# WHAT THE EXERCISE ASKS
In the records below, tally the lines that contain the word "strong" and give only that number.

# Collected data
****

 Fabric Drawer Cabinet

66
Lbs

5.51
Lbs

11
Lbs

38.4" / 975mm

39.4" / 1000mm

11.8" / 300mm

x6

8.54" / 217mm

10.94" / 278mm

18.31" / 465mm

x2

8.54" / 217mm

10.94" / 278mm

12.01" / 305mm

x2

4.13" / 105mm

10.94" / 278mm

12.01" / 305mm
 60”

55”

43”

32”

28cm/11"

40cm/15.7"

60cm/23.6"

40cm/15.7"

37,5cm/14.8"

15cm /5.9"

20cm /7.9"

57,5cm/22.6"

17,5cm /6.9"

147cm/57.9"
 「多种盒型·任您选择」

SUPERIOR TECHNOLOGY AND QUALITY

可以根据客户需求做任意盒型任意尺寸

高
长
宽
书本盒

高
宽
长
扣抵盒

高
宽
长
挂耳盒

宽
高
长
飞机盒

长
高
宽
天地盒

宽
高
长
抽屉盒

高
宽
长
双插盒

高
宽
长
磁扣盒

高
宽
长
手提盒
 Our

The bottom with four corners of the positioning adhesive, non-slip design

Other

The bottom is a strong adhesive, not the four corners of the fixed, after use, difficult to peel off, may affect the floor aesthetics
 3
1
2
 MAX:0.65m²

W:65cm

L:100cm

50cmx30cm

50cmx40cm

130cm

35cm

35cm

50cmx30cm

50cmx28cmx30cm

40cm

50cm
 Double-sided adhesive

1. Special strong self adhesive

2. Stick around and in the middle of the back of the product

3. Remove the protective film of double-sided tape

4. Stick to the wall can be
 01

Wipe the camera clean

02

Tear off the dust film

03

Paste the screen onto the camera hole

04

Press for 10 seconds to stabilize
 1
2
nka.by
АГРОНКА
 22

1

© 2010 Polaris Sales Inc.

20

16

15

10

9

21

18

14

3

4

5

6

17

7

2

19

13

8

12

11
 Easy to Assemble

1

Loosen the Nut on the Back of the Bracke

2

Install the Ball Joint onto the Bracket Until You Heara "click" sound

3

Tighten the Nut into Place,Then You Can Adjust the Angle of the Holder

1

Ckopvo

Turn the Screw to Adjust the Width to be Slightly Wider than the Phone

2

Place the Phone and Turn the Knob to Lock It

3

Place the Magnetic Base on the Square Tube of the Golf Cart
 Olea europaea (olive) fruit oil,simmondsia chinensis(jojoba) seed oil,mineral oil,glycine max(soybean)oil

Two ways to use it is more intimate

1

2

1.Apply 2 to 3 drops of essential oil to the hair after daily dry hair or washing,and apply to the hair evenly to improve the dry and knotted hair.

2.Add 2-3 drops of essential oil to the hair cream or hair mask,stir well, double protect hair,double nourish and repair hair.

****

# YOUR SOLUTION
2